> _RECORDS SHOWN_
════════════════
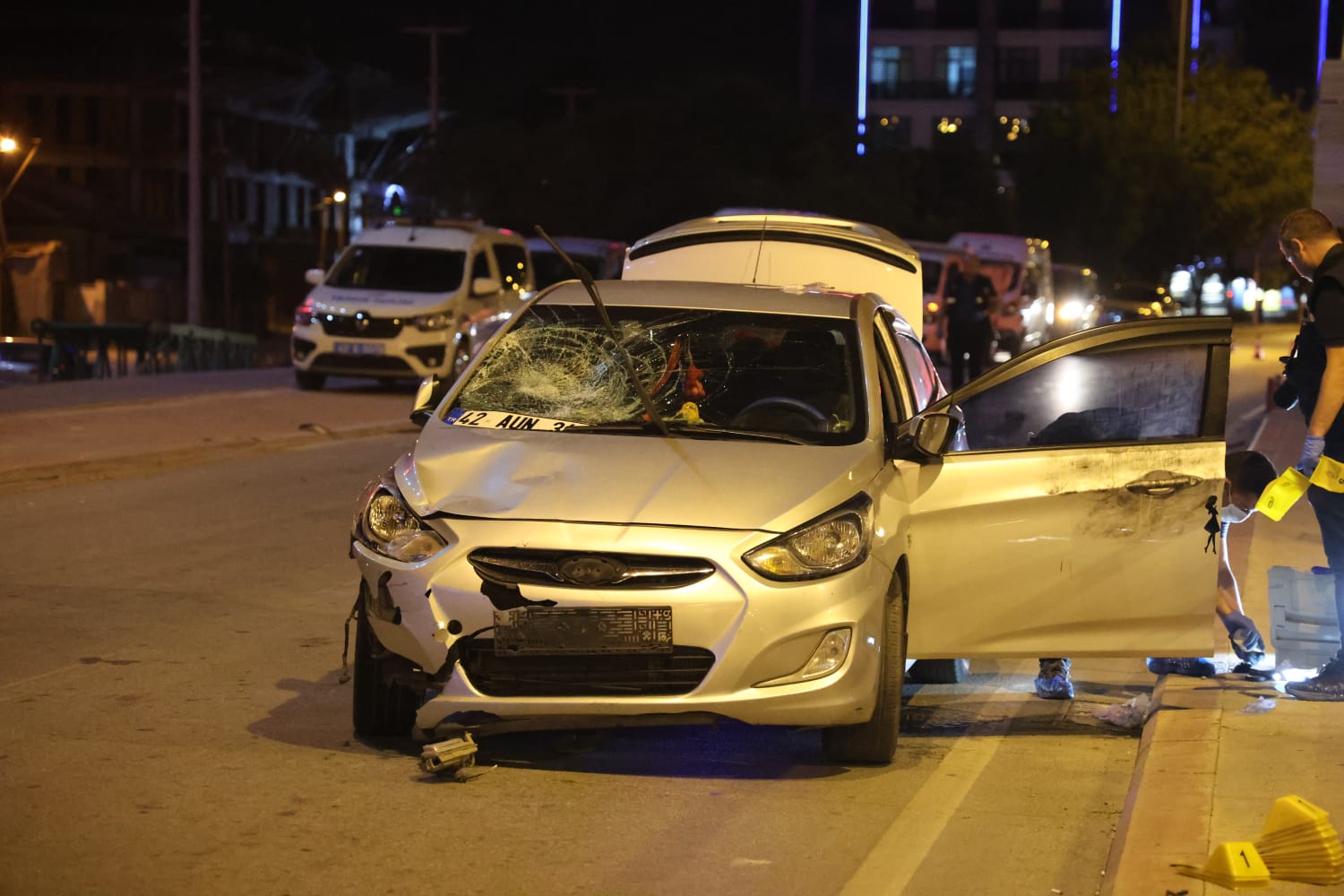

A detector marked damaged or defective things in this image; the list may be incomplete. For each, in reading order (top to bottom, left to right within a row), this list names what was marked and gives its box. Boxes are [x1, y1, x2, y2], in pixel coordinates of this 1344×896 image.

shattered glass windshield [452, 303, 866, 443]
cracked windshield [452, 303, 866, 443]
crumpled car hood [403, 421, 876, 531]
damaged white car [347, 278, 1231, 762]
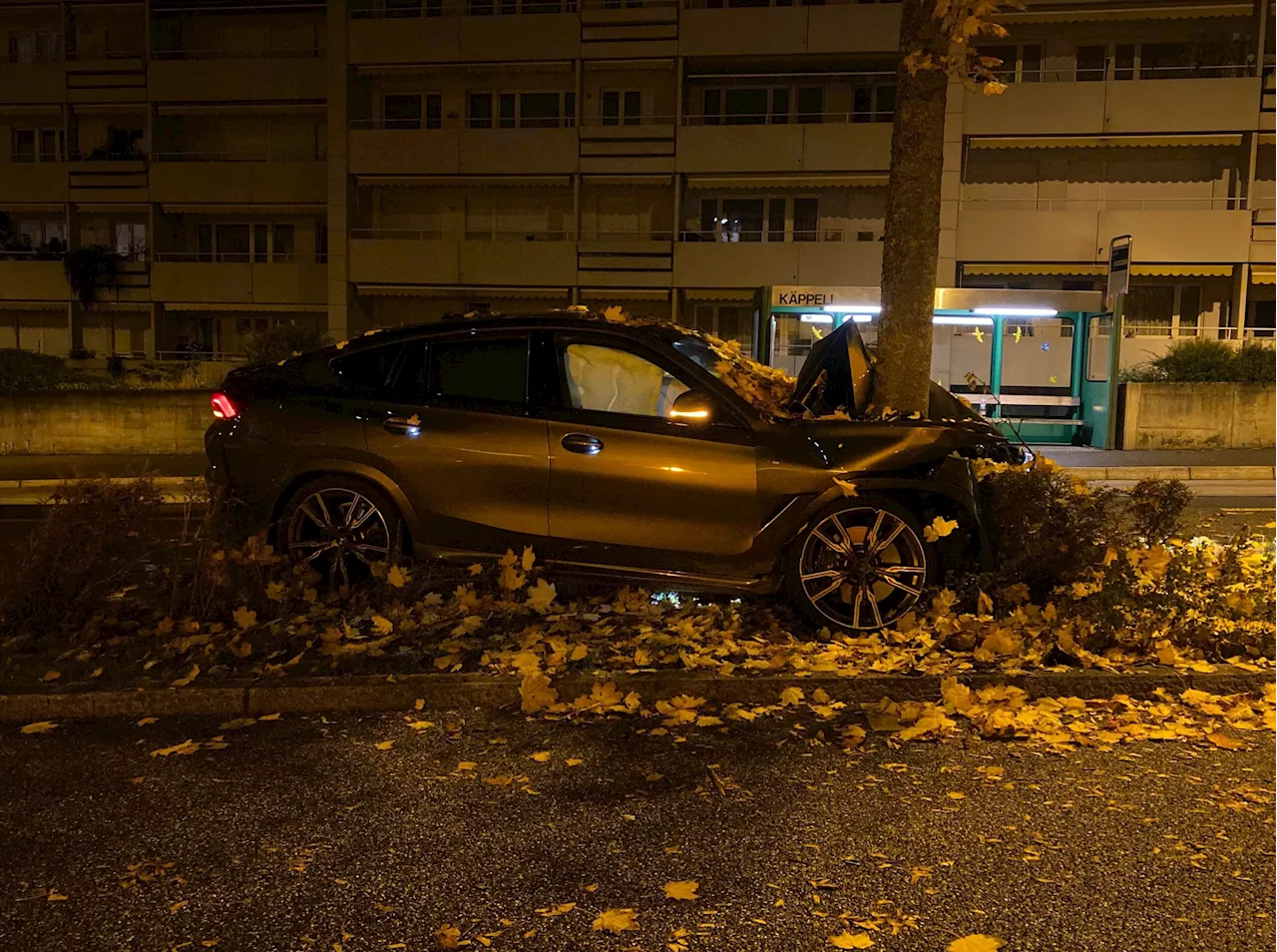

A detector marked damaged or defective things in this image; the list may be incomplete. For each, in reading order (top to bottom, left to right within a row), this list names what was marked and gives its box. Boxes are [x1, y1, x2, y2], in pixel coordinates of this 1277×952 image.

crashed dark bmw suv [204, 311, 1011, 631]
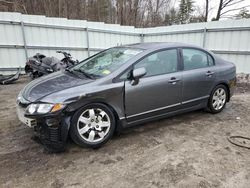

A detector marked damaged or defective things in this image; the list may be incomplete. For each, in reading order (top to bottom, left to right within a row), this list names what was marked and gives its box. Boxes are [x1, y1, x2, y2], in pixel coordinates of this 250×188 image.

damaged front bumper [16, 102, 71, 152]
wrecked vehicle [16, 43, 236, 151]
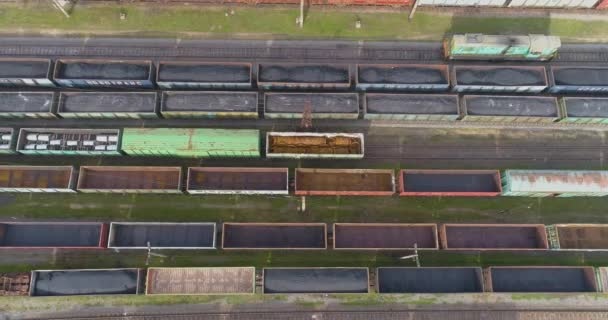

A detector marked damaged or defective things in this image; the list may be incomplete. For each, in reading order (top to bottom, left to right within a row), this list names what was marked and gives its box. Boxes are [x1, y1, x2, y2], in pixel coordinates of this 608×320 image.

rusted metal surface [264, 132, 360, 158]
rusted metal surface [0, 166, 73, 191]
rusted metal surface [76, 168, 180, 192]
rusted metal surface [186, 168, 288, 195]
rusted metal surface [294, 169, 394, 196]
rusted metal surface [332, 222, 436, 250]
rusted metal surface [440, 222, 548, 250]
rusted metal surface [552, 222, 608, 250]
rusted metal surface [0, 274, 29, 296]
rusted metal surface [147, 268, 254, 296]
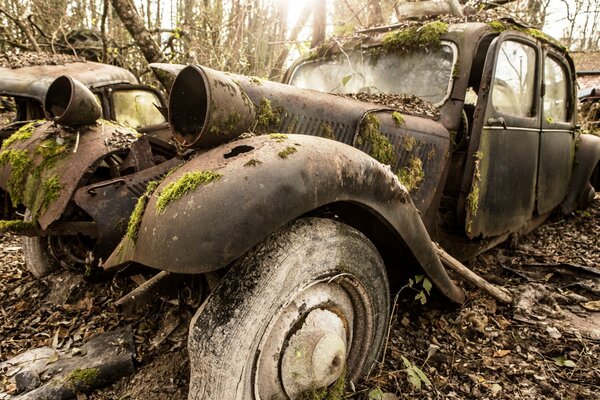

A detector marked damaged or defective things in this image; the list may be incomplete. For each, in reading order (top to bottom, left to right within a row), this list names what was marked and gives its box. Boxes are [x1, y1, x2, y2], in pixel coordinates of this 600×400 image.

cracked windshield [290, 43, 454, 104]
rusted door panel [462, 32, 540, 239]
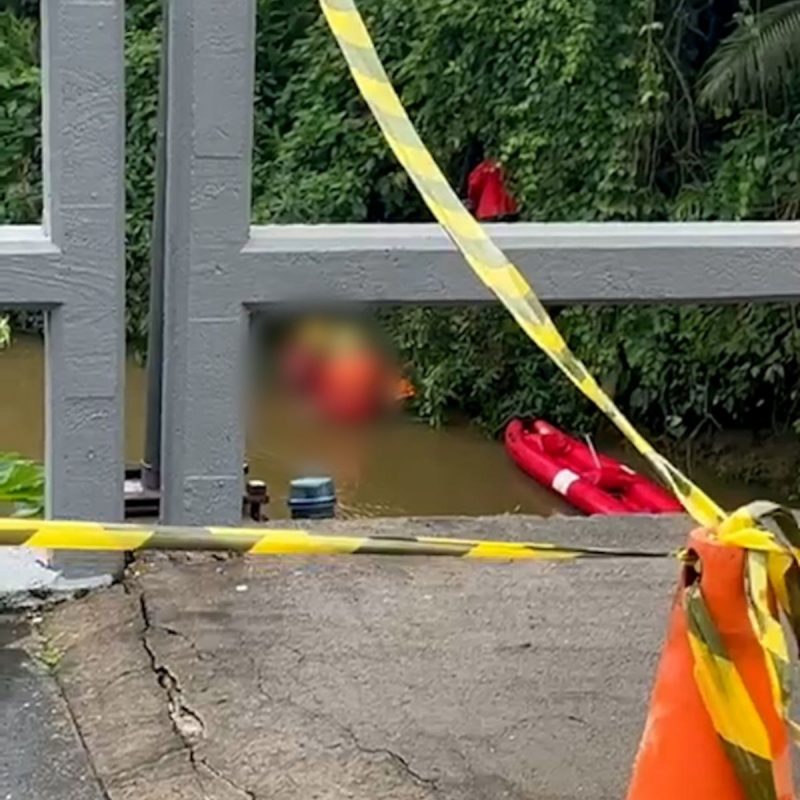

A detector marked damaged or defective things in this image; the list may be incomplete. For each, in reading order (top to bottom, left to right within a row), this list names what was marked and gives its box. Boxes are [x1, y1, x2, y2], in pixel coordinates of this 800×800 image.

cracked concrete surface [39, 516, 688, 796]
════════════════
> _ACTIVITY_
When you write out the material above, keep every line exact and drop each picture.

> _OUTPUT OF THE TASK_
A detector marked damaged or defective things in this image; the list may be incomplete. For each, in reading order (top to bottom, left to right within a row), this list names what was marked and gives its box. Boxes are [x1, y1, x2, y2], in pixel coordinates of this 1344×896 image.

shattered glass windshield [452, 303, 866, 443]
cracked windshield [452, 303, 866, 443]
crumpled car hood [403, 421, 876, 531]
damaged white car [347, 278, 1231, 762]

A detector marked damaged or defective things in this image; the list may be incomplete. For each, in reading order (top to bottom, left to right within a row), this list names what was marked and gives its box. Boxes are [x1, y1, x2, y2], in pixel coordinates of this 1277×952 image.

crashed dark bmw suv [204, 311, 1011, 631]

A detector marked damaged or defective things in this image; the list may be incomplete. For each, in reading order (top to bottom, left to right within a row), this list names what was marked and gives its box. Boxes are [x1, y1, x2, y2], in pixel coordinates of this 250×188 image.

damaged front bumper [16, 102, 71, 152]
wrecked vehicle [16, 43, 236, 151]

A detector marked damaged or defective things in this image; the list may be incomplete. For each, in reading order (top to bottom, left to right within a row), this list names what was marked and gives its box. Boxes are [x1, y1, x2, y2], in pixel coordinates of this 608×320 image.

rusted metal surface [264, 132, 360, 158]
rusted metal surface [0, 166, 73, 191]
rusted metal surface [76, 168, 180, 192]
rusted metal surface [186, 168, 288, 195]
rusted metal surface [294, 169, 394, 196]
rusted metal surface [332, 222, 436, 250]
rusted metal surface [440, 222, 548, 250]
rusted metal surface [552, 222, 608, 250]
rusted metal surface [0, 274, 29, 296]
rusted metal surface [147, 268, 254, 296]

A detector marked damaged or defective things in this image; the list may be incomplete. For each, in reading order (top to bottom, left to right within a row), this list names what was marked and gives its box. Boxes are [x1, y1, x2, y2], in pixel coordinates of this 600×400 image.

cracked windshield [290, 43, 454, 104]
rusted door panel [462, 32, 540, 239]

A detector marked damaged or defective things in this image; the list may be incomplete. For each, in reading order (top to bottom, left to right within a row), this list names what was marked and gives its box. Boxes are [x1, y1, x2, y2], in pixel coordinates of this 800×800 image.

cracked concrete surface [39, 516, 688, 796]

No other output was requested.